Direction A: Decide whether each statement agrees with the CUDA complex sqrt commit note, answering yes or no and quoting the deciding words from it: (i) The change was requested by Tensorflow folks. (ii) Clang does not support `std::complex` on device. (iii) Specifying the compute architecture was already possible for clang.
Direction B: Set down the part of the CUDA complex sqrt commit note between "Also modified the" and "available for clang).", inclusive, keeping every character unchanged.

Passage to read:
-- START --
Add CUDA complex sqrt.

This is to support scalar `sqrt` of complex numbers `std::complex<T>` on
device, requested by Tensorflow folks.

Technically `std::complex` is not supported by NVCC on device
(though it is by clang), so the default `sqrt(std::complex<T>)` function only
works on the host. Here we create an overload to add back the
functionality.

Also modified the CMake file to add `--relaxed-constexpr` (or
equivalent) flag for NVCC to allow calling constexpr functions from
device functions, and added support for specifying compute architecture for
NVCC (was already available for clang).

1 files changed, 49 insertions, 6 deletions

diff --git a/Eigen/src/Core/arch/CUDA/Complex.h b/Eigen/src/Core/arch/CUDA/Complex.h
index 57d1201f4..69334cafe 100644
--- a/Eigen/src/Core/arch/CUDA/Complex.h
+++ b/Eigen/src/Core/arch/CUDA/Complex.h
@@ -12,12 +12,12 @@
 
 // clang-format off
 
+#if defined(EIGEN_CUDACC) && defined(EIGEN_GPU_COMPILE_PHASE)
+
 namespace Eigen {
 
 namespace internal {
 
-#if defined(EIGEN_CUDACC) && defined(EIGEN_USE_GPU)
-- END --
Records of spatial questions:
-- START --
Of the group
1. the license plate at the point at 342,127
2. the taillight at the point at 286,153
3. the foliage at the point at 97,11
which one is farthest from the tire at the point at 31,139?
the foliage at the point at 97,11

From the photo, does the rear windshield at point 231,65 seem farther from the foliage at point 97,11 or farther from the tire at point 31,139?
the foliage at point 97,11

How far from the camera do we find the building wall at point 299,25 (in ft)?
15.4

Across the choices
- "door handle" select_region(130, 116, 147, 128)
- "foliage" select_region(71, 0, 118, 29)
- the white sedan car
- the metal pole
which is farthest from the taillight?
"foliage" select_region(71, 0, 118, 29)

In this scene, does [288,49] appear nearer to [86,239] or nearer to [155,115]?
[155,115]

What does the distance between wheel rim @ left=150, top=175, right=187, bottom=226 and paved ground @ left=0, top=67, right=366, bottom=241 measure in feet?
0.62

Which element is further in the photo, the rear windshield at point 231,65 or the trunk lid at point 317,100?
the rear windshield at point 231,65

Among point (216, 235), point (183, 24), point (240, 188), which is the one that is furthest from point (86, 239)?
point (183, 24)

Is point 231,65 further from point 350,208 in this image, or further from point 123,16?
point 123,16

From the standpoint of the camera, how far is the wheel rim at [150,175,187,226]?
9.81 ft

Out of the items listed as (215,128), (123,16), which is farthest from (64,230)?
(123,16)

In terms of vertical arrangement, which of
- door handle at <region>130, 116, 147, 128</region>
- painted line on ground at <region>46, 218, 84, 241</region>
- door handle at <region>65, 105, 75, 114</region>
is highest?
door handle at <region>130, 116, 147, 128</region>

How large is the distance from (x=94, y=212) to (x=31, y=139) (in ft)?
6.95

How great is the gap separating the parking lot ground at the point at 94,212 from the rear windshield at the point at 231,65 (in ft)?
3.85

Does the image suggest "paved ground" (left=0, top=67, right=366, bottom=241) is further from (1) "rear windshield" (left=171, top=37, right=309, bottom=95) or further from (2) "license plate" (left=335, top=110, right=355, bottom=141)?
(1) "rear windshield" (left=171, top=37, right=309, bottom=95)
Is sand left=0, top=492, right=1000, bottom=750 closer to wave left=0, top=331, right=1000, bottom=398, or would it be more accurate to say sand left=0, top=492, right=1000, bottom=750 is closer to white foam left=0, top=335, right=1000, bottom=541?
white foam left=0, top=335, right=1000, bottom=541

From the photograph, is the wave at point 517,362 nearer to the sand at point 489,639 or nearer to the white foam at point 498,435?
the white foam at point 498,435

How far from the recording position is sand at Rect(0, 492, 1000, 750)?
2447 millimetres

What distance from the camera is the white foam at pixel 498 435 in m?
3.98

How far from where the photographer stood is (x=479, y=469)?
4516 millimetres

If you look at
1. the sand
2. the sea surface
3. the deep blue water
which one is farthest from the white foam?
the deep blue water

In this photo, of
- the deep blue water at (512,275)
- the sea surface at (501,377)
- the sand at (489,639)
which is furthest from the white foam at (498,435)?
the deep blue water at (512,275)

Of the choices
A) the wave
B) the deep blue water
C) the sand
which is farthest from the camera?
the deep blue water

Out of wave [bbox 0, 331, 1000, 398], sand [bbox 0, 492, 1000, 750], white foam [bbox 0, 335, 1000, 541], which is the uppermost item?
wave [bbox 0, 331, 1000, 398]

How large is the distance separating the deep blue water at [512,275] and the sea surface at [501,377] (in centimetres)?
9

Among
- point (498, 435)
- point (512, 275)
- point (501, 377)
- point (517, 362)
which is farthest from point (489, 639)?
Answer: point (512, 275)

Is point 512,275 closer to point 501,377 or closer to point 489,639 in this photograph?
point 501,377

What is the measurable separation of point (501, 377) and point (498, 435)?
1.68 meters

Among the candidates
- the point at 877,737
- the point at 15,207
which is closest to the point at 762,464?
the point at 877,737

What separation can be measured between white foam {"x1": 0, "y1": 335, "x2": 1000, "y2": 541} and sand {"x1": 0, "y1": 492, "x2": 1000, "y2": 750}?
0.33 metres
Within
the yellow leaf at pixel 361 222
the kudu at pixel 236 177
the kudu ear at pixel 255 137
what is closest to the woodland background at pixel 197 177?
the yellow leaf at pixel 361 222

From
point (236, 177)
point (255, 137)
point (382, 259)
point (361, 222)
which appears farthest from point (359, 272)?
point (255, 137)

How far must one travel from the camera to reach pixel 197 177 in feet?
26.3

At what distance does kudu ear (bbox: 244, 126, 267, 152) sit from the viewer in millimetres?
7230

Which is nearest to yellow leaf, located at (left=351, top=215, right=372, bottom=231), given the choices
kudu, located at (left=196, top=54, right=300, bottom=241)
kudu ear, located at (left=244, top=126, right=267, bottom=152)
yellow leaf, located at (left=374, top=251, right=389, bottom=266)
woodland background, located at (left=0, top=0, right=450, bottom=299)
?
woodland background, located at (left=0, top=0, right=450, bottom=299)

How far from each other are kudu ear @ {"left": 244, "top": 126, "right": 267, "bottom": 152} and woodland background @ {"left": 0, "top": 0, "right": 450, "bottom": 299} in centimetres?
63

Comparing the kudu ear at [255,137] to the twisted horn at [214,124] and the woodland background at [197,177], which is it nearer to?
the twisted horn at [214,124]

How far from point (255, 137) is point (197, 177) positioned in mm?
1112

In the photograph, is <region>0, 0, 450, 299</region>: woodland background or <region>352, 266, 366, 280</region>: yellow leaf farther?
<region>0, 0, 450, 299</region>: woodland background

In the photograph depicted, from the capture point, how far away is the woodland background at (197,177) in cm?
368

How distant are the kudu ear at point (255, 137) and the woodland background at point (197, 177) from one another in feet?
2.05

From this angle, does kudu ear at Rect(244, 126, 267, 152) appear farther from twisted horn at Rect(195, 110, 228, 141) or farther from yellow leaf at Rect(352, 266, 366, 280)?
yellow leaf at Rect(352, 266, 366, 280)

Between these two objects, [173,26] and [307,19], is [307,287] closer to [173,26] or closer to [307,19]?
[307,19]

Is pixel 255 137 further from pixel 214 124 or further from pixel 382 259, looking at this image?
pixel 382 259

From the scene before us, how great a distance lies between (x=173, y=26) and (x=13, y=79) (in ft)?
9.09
-- END --
Correct response A:
(i) Yes: "requested by Tensorflow folks"
(ii) No: "(though it is by clang)"
(iii) Yes: "(was already available for clang)"

Correct response B:
Also modified the CMake file to add `--relaxed-constexpr` (or
equivalent) flag for NVCC to allow calling constexpr functions from
device functions, and added support for specifying compute architecture for
NVCC (was already available for clang).